→ **What is expected**: Reproduce the entire listing below verbatim, omitting the pictures.

--- Start Information supplied ---

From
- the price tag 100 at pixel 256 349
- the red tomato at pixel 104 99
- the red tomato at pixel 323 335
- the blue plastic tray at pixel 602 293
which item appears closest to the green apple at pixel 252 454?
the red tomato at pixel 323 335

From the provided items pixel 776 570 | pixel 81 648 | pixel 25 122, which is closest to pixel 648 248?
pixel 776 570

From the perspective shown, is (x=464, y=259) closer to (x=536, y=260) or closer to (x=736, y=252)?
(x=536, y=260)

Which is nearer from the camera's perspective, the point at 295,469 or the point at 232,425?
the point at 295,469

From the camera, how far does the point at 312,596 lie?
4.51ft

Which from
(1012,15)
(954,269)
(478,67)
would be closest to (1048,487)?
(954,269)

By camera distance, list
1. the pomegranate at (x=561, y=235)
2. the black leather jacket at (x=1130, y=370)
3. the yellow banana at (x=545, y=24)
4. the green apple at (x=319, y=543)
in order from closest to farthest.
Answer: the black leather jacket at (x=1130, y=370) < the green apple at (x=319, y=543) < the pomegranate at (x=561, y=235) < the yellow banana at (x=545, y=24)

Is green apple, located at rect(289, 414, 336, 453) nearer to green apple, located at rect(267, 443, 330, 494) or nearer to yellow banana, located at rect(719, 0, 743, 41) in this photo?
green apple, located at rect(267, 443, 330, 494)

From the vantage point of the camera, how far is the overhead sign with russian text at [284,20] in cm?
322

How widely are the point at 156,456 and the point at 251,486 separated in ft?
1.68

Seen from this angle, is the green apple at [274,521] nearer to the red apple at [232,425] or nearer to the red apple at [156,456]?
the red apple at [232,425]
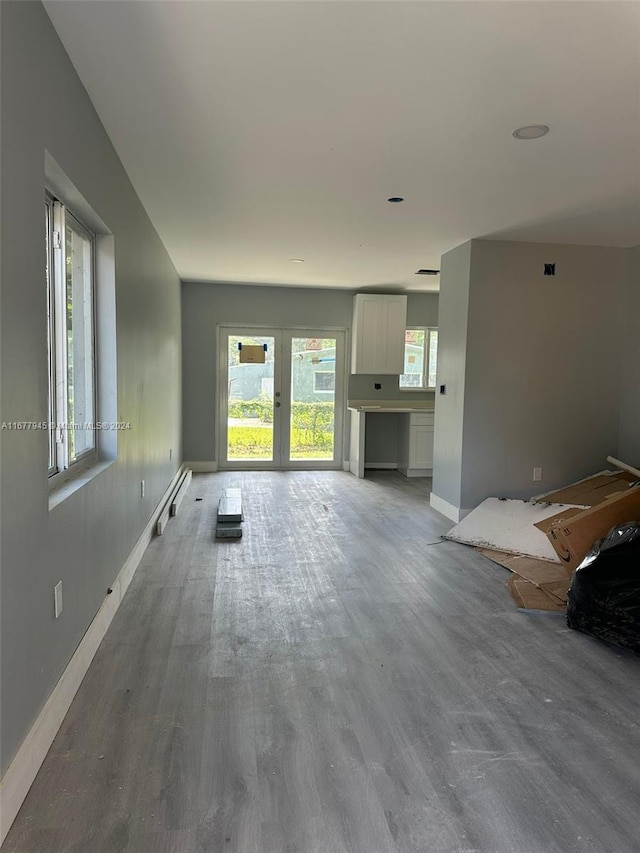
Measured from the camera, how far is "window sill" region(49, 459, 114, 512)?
2078 millimetres

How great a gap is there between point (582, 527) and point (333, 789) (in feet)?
6.91

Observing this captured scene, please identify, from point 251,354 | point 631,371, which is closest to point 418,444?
point 251,354

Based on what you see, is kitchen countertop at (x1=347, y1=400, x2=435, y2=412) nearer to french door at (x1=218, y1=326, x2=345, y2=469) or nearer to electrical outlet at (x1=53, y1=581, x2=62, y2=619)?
french door at (x1=218, y1=326, x2=345, y2=469)

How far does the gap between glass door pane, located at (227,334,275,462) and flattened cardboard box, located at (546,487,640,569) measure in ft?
15.6

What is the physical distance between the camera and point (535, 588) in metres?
3.27

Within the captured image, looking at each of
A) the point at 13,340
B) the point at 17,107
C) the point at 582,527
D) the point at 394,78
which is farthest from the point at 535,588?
the point at 17,107

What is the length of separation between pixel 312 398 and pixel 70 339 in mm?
5111

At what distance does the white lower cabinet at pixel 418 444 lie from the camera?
23.3 ft

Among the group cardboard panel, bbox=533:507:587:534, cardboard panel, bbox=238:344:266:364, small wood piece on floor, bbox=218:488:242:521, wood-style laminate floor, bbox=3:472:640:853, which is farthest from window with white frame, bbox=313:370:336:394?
wood-style laminate floor, bbox=3:472:640:853

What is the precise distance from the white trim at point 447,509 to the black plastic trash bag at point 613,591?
2.02m

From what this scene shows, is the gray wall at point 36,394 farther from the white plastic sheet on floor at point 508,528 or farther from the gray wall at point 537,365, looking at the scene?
the gray wall at point 537,365

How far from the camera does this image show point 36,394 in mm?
1784

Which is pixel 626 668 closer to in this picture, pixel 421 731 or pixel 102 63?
pixel 421 731

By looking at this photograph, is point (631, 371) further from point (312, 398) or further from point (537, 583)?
point (312, 398)
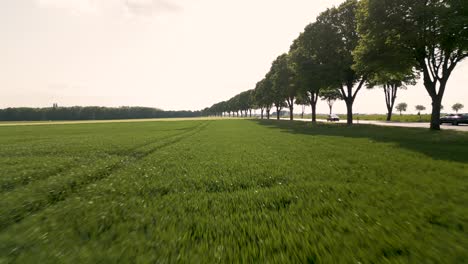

--- End Information supplied ---

→ **Response to this task**:
From
- the price tag 100 at pixel 256 349
- the red tomato at pixel 104 99
- the red tomato at pixel 323 335
- the blue plastic tray at pixel 602 293
which item appears closest to the green apple at pixel 252 454?
the red tomato at pixel 323 335

From the provided items pixel 776 570 | pixel 81 648 | pixel 25 122, which is closest to pixel 648 248?
pixel 776 570

From the perspective shown, is (x=464, y=259) closer to (x=536, y=260) or closer to (x=736, y=252)?
(x=536, y=260)

Which is nearer from the camera's perspective, the point at 295,469 or the point at 232,425?
the point at 295,469

From the camera, how far does the point at 312,596 lie?
4.51ft

Which from
(1012,15)
(954,269)
(478,67)
would be closest to (1048,487)?
(954,269)

By camera distance, list
1. the pomegranate at (x=561, y=235)
2. the black leather jacket at (x=1130, y=370)
3. the yellow banana at (x=545, y=24)
4. the green apple at (x=319, y=543)
in order from closest to farthest.
Answer: the black leather jacket at (x=1130, y=370) < the green apple at (x=319, y=543) < the pomegranate at (x=561, y=235) < the yellow banana at (x=545, y=24)

Is green apple, located at rect(289, 414, 336, 453) nearer to green apple, located at rect(267, 443, 330, 494) or nearer to yellow banana, located at rect(719, 0, 743, 41) in this photo?
green apple, located at rect(267, 443, 330, 494)

From the vantage point of the camera, how far is the overhead sign with russian text at [284,20] in cm?
322

How widely are the point at 156,456 and the point at 251,486 separated in ft?
1.68

Seen from this angle, is the green apple at [274,521] nearer to the red apple at [232,425] or nearer to the red apple at [156,456]?
the red apple at [232,425]
Measured from the camera, how far is "window sill" region(49, 459, 114, 512)?
2078 millimetres

How great a gap is there between point (582, 527) and point (333, 789) (in feet)?
6.91

Observing this captured scene, please identify, from point 251,354 | point 631,371, which is closest to point 418,444?
point 251,354

Based on what you see, is kitchen countertop at (x1=347, y1=400, x2=435, y2=412) nearer to french door at (x1=218, y1=326, x2=345, y2=469) or nearer to electrical outlet at (x1=53, y1=581, x2=62, y2=619)?
french door at (x1=218, y1=326, x2=345, y2=469)

How far does the gap between glass door pane, located at (227,334,275,462) and flattened cardboard box, located at (546,487,640,569) measure in ft?
15.6

What is the physical distance between the camera and point (535, 588) in metres?
3.27

Within the captured image, looking at each of
A) the point at 13,340
B) the point at 17,107
C) the point at 582,527
D) the point at 394,78
which is farthest from the point at 535,588?
the point at 17,107

What is the length of separation between pixel 312 398 and pixel 70 339 in mm?
5111

At what distance does the white lower cabinet at pixel 418 444 lie from the camera?
23.3 ft

Among the group cardboard panel, bbox=533:507:587:534, cardboard panel, bbox=238:344:266:364, small wood piece on floor, bbox=218:488:242:521, wood-style laminate floor, bbox=3:472:640:853, which is farthest from window with white frame, bbox=313:370:336:394?
wood-style laminate floor, bbox=3:472:640:853

What is the precise distance from the white trim at point 447,509 to the black plastic trash bag at point 613,591?
2.02m

From what this scene shows, is the gray wall at point 36,394 farther from the white plastic sheet on floor at point 508,528 or farther from the gray wall at point 537,365, looking at the scene?
the gray wall at point 537,365

How far from the camera does this image show point 36,394 in mm?
1784

Which is pixel 626 668 closer to in this picture, pixel 421 731 or pixel 102 63?
pixel 421 731

By looking at this photograph, is point (631, 371) further from point (312, 398) or further from point (537, 583)?
point (312, 398)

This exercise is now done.